**TASK SET:**
1) Answer these questions from the API Gateway excerpt, marking each answer (a), (b) or (c):
(a) What passthrough behavior is set in Trial 6?
(b) Which content-type completely bypasses model enforcement in the first table?
(c) In Trial 1 with the Lambda "AWS_PROXY" integration, what status code does every content-type and model return?
2) Does each statement agree with the API Gateway excerpt? Answer (a), (b) and (c) with yes or no, and quote the deciding words from the excerpt.
(a) In Trial 6, application/json and text/plain are defined in the integration request.
(b) In Trial 1 with the Lambda "AWS_PROXY" integration, models are defined in RequestModels.
(c) In Trial 6, an application/jsonx request with model 1 returns 200.
3) Continue the API Gateway excerpt from where it stops.

#### TEXT SECTION ####

Content-Type/ Model model 1 model 2 model 3 model 4
application/json 200 400 400 400
application/jsonx 200 200 200 200
text/plain 400 400 200 400

Here is another interesting example. We see the model enforcement completely bypassed by supplying an unexpected content-type (application/jsonx). Poorly formed requests with application/json or text/plain are still bound to the expected model, but application/jsonx is free have the whole request passed directly to the backend.

Trial 6:
* content-type application/json and text/plain defined in integration request
* passthrough behavior: WHEN_NO_TEMPLATES

Content-Type/ Model model 1 model 2 model 3 model 4
application/json 200 400 400 400
application/jsonx 415 415 415 415
text/plain 400 400 200 400

This makes sense, given what we've seen so far. We told APIGW to only pass the requests on if there were no templates specified. Since we specified content-types, the unexpected "application/jsonx" is rejected and the poorly formatted requests are rejected.

Now let's repeat this with the Lambda "AWS_PROXY" integration and see what nonsense falls out.

Trial 1:
* no models defined in RequestModels
* no templates defined in integration request
* passthrough behavior: NEVER

Content-Type/ Model model 1 model 2 model 3 model 4
application/json 415 415 415 415
application/jsonx 415 415 415 415
text/plain 415 415 415 415

This makes sense, we didn't define any models and we told APIGW to reject any content type we didn't define.

#### GIVEN RECORDS ####

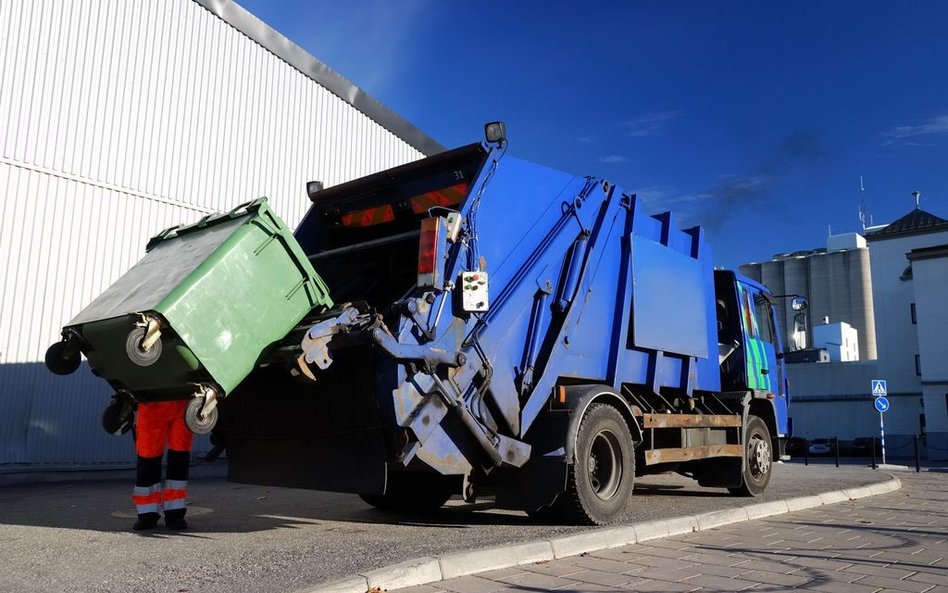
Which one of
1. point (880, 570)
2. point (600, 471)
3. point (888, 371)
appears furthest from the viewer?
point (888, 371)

####
#### GIVEN RECORDS ####

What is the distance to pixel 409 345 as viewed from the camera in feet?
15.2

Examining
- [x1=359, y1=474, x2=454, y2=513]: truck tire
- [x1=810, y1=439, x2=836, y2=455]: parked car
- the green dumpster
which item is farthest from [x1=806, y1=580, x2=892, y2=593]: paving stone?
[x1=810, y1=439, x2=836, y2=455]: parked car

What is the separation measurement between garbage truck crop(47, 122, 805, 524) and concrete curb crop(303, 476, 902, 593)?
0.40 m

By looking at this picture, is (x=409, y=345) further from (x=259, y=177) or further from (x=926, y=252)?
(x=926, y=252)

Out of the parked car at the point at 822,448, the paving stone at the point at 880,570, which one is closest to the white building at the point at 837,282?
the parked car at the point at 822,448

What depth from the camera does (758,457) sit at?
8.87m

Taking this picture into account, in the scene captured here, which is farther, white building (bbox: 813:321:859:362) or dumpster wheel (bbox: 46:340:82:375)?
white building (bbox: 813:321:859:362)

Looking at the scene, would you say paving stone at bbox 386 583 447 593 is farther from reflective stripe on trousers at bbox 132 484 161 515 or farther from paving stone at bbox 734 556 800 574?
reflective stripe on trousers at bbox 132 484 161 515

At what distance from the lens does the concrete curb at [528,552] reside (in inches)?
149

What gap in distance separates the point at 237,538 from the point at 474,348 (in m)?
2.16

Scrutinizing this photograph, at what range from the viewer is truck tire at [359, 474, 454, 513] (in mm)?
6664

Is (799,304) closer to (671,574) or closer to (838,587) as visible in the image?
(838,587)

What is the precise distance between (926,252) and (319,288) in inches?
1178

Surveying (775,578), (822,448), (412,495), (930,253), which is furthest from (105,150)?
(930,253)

####
#### GIVEN RECORDS ####

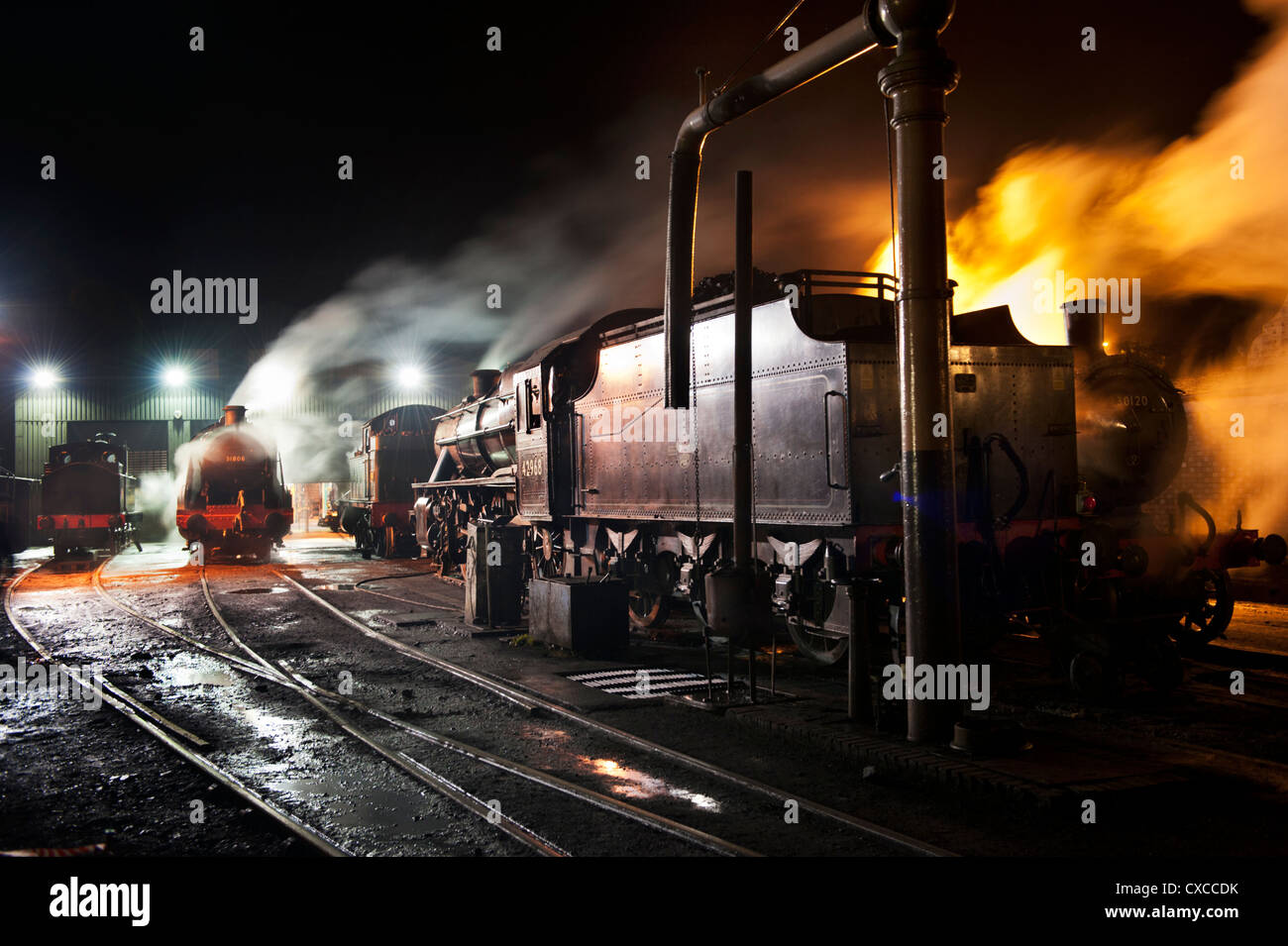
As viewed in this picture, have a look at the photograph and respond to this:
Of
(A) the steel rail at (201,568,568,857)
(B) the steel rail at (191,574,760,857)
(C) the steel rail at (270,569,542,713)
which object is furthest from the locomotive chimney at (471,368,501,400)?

####

**ANSWERS FOR THE TASKS:**
1)
(a) WHEN_NO_TEMPLATES
(b) application/jsonx
(c) 415

2)
(a) Yes: "content-type application/json and text/plain defined in integration request"
(b) No: "no models defined in RequestModels"
(c) No: "application/jsonx 415 415 415 415"

3)
Trial 2:
* no models defined in RequestModels
* no templates defined in integration request
* passthrough behavior: WHEN_NO_MATCH

Content-Type/ Model model 1 model 2 model 3 model 4
application/json 200 200 200 200
application/jsonx 200 200 200 200
text/plain 200 200 200 200

Again, this makes sense. We said "pass the request along if there's no matching content-types" and we didn't identify any content types.

Trial 3:

* no models defined in RequestModels
* no templates defined in integration request
* passthrough behavior: WHEN_NO_TEMPLATES

Content-Type/ Model model 1 model 2 model 3 model 4
application/json 200 200 200 200
application/jsonx 200 200 200 200
text/plain 200 200 200 200

Once again, this makes sense. We said "pass the request through if there are no templates, and all the requests were passed through"

Trial 4:
* content-type application/json and text/plain defined in integration request
* passthrough behavior: NEVER

Content-Type/ Model model 1 model 2 model 3 model 4
application/json 200 400 400 400
application/jsonx 200 200 200 200
text/plain 400 400 200 400

This is where the Lambda Proxy integration can get dangerous. If you were to use a regular AWS service integration, unexpected content-types would be rejected with a 415 error, if you use the AWS_PROXY integration for Lambda, unexpected content-types are passed straight through with no model validation.

Trial 5:
* content-type application/json and text/plain defined in integration request
* passthrough behavior: WHEN_NO_MATCH

Content-Type/ Model model 1 model 2 model 3 model 4
application/json 200 400 400 400
application/jsonx 200 200 200 200
text/plain 400 400 200 400

No difference between this and the regular AWS service integration

Trial 6:
* content-type application/json and text/plain defined in integration request
* passthrough behavior: WHEN_NO_TEMPLATES

Content-Type/ Model model 1 model 2 model 3 model 4
application/json 200 400 400 400
application/jsonx 200 200 200 200
text/plain 400 400 200 400

Just like experiment 4, you would expect this configuration to reject application/jsonx, but you would be mistaken.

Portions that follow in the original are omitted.